Tuesday, November 21, 2006

LECTURE THREE

Unfortunatley I missed the first half of the lecture today due to work committments again and am disappointed to learn that it was on the media - a lecture which would have been much more interesting to me than computers and the internet as I am a journalism student.

From reading the lecture notes I have learned a few key points:

Media Defined
  • Media can refer to a sense of 'intervening or intermediating agency or substance' (Williams, 1985).
  • The basic idea is that the kind of communication you can use is determined a lot by the medium of commuication you are dealing with.
  • That the 'news media' or 'mass media' is only one type of media. Through new commuication technologies we now have new forms of media such as the internet.
  • Media can be seen as a conduit that allows some other process to happen.

History of Media

  • The twentieth century saw the development of mass society and an explosion of broadcast media forms (newspapers, cinema, radio, and television) where messages were distributed from centralised sources to audiences around the world.
  • Communication, Media and Cultural Studies were all invented to investigate issues around communication.
  • Journalsim, Public Relations, Marketing, Advertising and Design were all more practically-orientated jobs which emerged from these disiplines.
  • The rise of computers and other new communication technologies have prompted over fields of investigation such as New Media Studies, Cyber Studies, Internet Studies, Cyberculture Studies and Web Studies.
  • All these disiplines began in France with Semiotics - the study of signs as part of social life.
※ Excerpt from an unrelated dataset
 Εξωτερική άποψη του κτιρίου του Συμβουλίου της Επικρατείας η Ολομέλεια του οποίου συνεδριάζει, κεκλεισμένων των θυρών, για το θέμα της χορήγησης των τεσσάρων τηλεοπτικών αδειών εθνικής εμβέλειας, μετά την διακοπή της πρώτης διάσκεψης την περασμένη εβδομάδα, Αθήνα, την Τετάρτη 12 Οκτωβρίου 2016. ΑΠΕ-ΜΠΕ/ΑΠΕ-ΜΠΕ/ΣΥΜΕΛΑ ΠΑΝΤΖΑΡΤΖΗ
New Media, Internet Studies and Cybercultural Studies

  • Internet began in the early 1990's and people weren't sure what to make of it - whether it was a good or bad thing.
  • Toward the end of the 1990's people began to take the internet more seriously and researchers started to look at individual contexts rather than the internet as one big whole.
  • Critical cyberculture studies unfolds and explores the stories we tell about social, cultural and economic interactions online. For example, we use the terms and metaphors such as 'surf the net' to make it more approachable for those who know nothing about it.